> **DOCUMENT SEGMENT**:
--
One potential benefit of hop aroma oils as compared to dry hopping is the elimination of “hop creep.” Hops contain enzymes that when added after cooling are capable of converting unfermentable dextrins into fermentable sugars, causing renewed fermentation. While a recent area of interest, the phenomenon was written about as long ago as 1939 in “The Diastatic Activity of Hops, Together with Note on Maltase in Hops”.9 In addition to over-attenuation, “hop creep” can cause other issues as the stressed fermentation leaves diacetyl. Certain hop varieties (anecdotally, Mosaic®), contain more of these enzymes than others. By adding processed hop products for a post-fermentation addition, you remove this risk. The other solution, mentioned to me by brewers at Modern Times Beer Co. and North Park Beer Co., is to soft-crash to 58 °F (14 °C) before dry hopping to prevent a renewed fermentation.
For me, what matters most is the result in the glass (and the hop aroma floating out of it). If you add hop extracts to cut costs or make brewing easier, that is fine, but my excitement comes in using them as part of my search to brew the most delicious beers possible! In some cases, hop extract has allowed me to brew beers not possible with more traditional whole or pellet hops.
Some of these products are difficult or expensive to procure in homebrew quantities; but with increased demand, it’s likely more companies will come along willing to create packaging more suited to a smaller scale.
4 Kalsec Advanced Hop Bitter Extracts
6 Oxford Companion to Beer: Hop Extracts p. 456
Nitro Stonefruit Sour
(5 gallons/19 L, all-grain)
OG = 1.044 FG = 1.011
SRM = 3 IBU = 6 ABV = 4.3%
The vanilla helps to make a more sherbet-like balance. You can add lactose to taste at packaging if you want more sweetness. The hop extract increases head retention, improving the perceived creaminess of the body and appearance of the beer. Lowering the pH before souring reduces protein breakdown by the bacteria, improving body and head retention.
--
> **DATA SHOWN**:
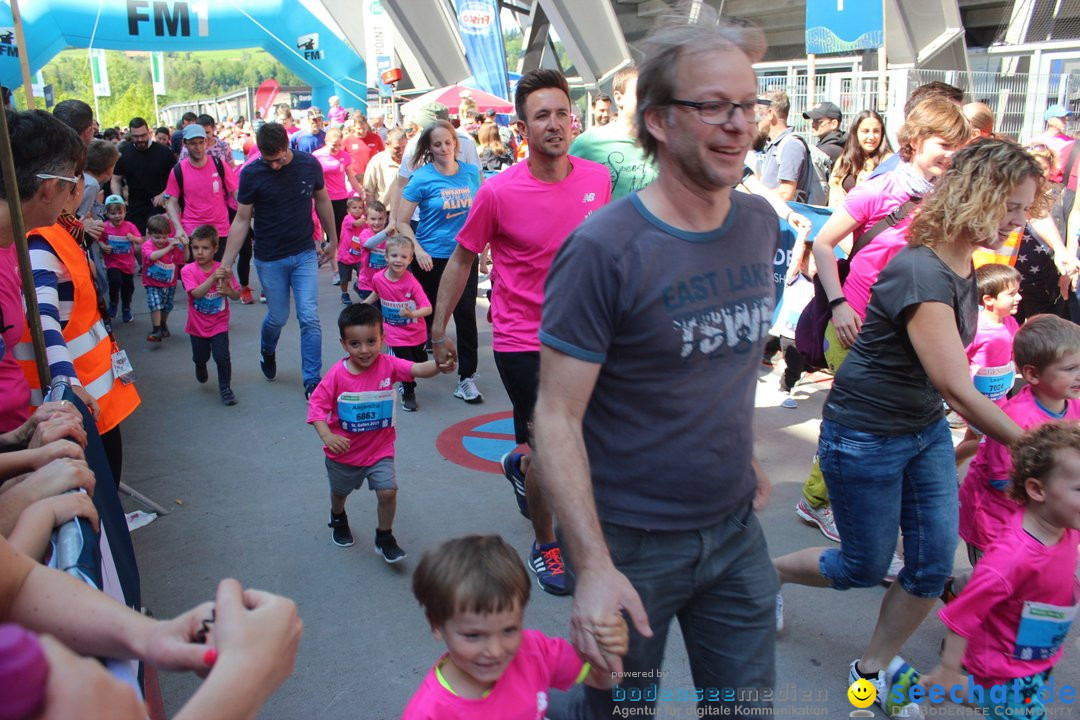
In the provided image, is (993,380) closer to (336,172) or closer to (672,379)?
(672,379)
--
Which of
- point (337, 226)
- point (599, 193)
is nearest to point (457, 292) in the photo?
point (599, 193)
--
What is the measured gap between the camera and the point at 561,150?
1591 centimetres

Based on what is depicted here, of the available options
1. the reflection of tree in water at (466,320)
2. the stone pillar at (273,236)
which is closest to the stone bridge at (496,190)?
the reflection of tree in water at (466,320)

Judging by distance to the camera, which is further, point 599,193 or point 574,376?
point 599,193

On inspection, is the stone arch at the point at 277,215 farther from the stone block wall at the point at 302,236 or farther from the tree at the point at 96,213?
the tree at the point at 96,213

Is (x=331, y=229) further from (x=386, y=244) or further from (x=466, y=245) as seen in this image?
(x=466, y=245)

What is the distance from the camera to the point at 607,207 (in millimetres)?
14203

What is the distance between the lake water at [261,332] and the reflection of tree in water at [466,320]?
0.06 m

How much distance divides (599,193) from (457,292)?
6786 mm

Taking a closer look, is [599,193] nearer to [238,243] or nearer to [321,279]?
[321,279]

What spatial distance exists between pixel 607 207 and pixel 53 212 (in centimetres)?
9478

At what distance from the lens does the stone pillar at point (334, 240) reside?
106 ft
--
> **WORK ORDER**:
Answer these from the hop extract text above:
(a) To what temperature do some brewers soft-crash before dry hopping to prevent a renewed fermentation?
(b) In what year was the phenomenon of "hop creep" written about?
(c) In the Nitro Stonefruit Sour notes, what does lowering the pH before souring reduce?

> **TASK RESPONSE**:
(a) 58 °F (14 °C)
(b) 1939
(c) Protein breakdown by the bacteria